Billed as a Mexican restaurant-steak house, La Hacienda Ranch has a fairly decent, if unspectacular, menu. Wild boar quesadillas are loaded with jack cheese, fresh green chilies, tomato, onion, and sweetly rich char-grilled South Texas wild boar.
But while the steaks were fresh, juicy, and flawlessly prepared, they seemed void of even a hint of the overwhelming richness and flavor complexity of better beef. The trail boss favorite rib eye, a 16-oz. bone-in steak, had all of the texture and tenderness of a better cut, but almost none of the lusty zeal. A side of grilled veggies--zucchini, yellow squash, and peppers--had perceptible fresh crispness and didn't suffer from oiliness. The double eagle filet, a 10-oz. center-cut tenderloin, had a bitter grill crust bite while lacking deep meat flavor.
La Hacienda's fish fared better. Farm-raised catfish (do they live in rivers anymore?), a lightly floured and seasoned grilled filet, was moist, flaky and flush with mildly sweet muddy flavors. A side of warm tomatilla-cheese sauce for dipping punched it up with a sharp, tangy spark. Unfortunately, the side of grilled veggies, which included broccoli and cauliflower in addition to zucchini and yellow squash, was mushy, oily, and a bit too singed.
Tex-Mex items were a decidedly mixed bag. Texas torpedoes, battered and fried jalapenos stuffed with chicken or cheese, had a desperately boring flour coating. Plus, the chicken torpedoes were replete with stringy, dried meat, while the cheese versions didn't seem to have much goo.

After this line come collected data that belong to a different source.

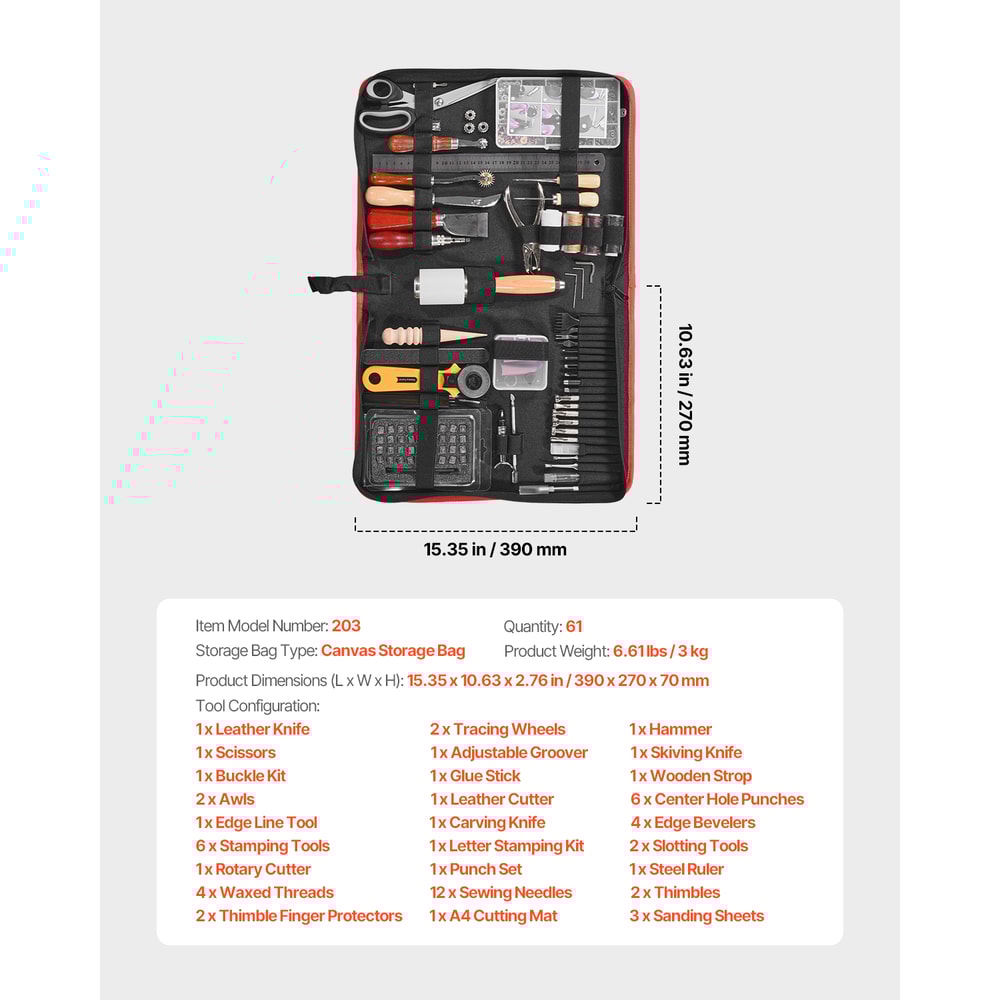 10.63 in / 270 mm

15.35 in / 390 mm

Item Model Number: 203
Quantity: 61
Storage Bag Type: Canvas Storage Bag
Product Weight: 6.61 lbs / 3 kg
Product Dimensions (L x W x H): 15.35 x 10.63 x 2.76 in / 390 x 270 x 70 mm
Tool Configuration:

1 x Leather Knife
1 x Scissors
1 x Buckle Kit
2 x Awls
1 x Edge Line Tool
6 x Stamping Tools
1 x Rotary Cutter
4 x Waxed Threads
2 x Thimble Finger Protectors

2 x Tracing Wheels
1 x Adjustable Groover
1 x Glue Stick
1 x Leather Cutter
1 x Carving Knife
1 x Letter Stamping Kit
1 x Punch Set
12 x Sewing Needles
1 x A4 Cutting Mat

1 x Hammer
1 x Skiving Knife
1 x Wooden Strop
6 x Center Hole Punches
4 x Edge Bevelers
2 x Slotting Tools
1 x Steel Ruler
2 x Thimbles
3 x Sanding Sheets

Garcia, a Tex-Mex sampler plate, merged the desperately dull with the sublime. Included was a tostada gooped with a rich, lively guacamole; a heartily creamy splotch of refried beans; overcooked Mexican rice; a mushy, tasteless soft cheese taco; a flavorful bean chalupa; and a delicious cheese enchilada topped with chili. The inconsistency was a bit irritating, but the combo proved satisfying overall.

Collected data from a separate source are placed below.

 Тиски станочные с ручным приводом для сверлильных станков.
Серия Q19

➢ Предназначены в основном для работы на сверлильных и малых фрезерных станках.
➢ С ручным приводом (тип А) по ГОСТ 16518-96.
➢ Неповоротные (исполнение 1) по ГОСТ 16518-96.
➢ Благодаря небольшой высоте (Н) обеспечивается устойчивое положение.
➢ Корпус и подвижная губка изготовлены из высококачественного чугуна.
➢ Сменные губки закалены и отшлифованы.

Chuck wagon cherry cobbler, a crumble crust and cherries melded with a wild cherry brandy butter sauce and a vanilla ice cream cap, was a dazzling, hearty finish to this ranchero carnival--despite a preponderance of mushy but intensely flavored fruit.

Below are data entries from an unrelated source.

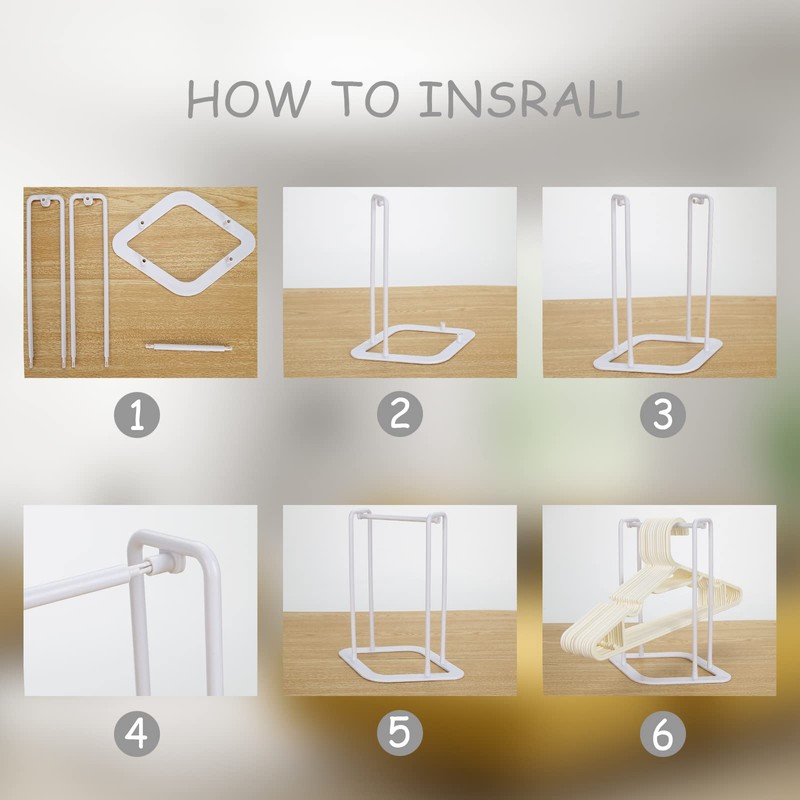 HOW TO INSRALL

1

2

3

4

5

6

Mariano Martinez, the self-proclaimed inventor of the frozen margarita who launched Mariano's some 28 years ago in the Old Town Shopping Center on Greenville Avenue, opened La Hacienda Ranch in November 1993. Other partners in the Frisco venture include Dallas restaurant luminaries Gene Street, David Franklin (On the Border, Texas Land & Cattle Co.), Dale Wamstad (Del Frisco) and Pat Snuffer (Snuffer's restaurant-taverns).
Martinez opened a larger, more upscale La Hacienda Ranch in Colleyville in August with a different roster of partners and has plans to open at least one additional metroplex location plus restaurants in San Antonio and Austin. David Pencsak, vice president of operations, says one reason for La Hacienda's phenomenal success is that it's a destination venue. "People came to us," he says. "What's so neat about the concept is what people draw from their memories...It takes a little piece of somebody's life that they can relate to whether it be in Colorado, Wyoming, or Texas."
And he may be right. If anyone had told me I'd enjoy dining in a large, dark log cabin with a stuffed largemouth bass hanging overhead while Charlie Rich sang "The Most Beautiful Girl in the World," I'd have told that someone to stuff their butt and mount it on the wall next to a deer head trophy.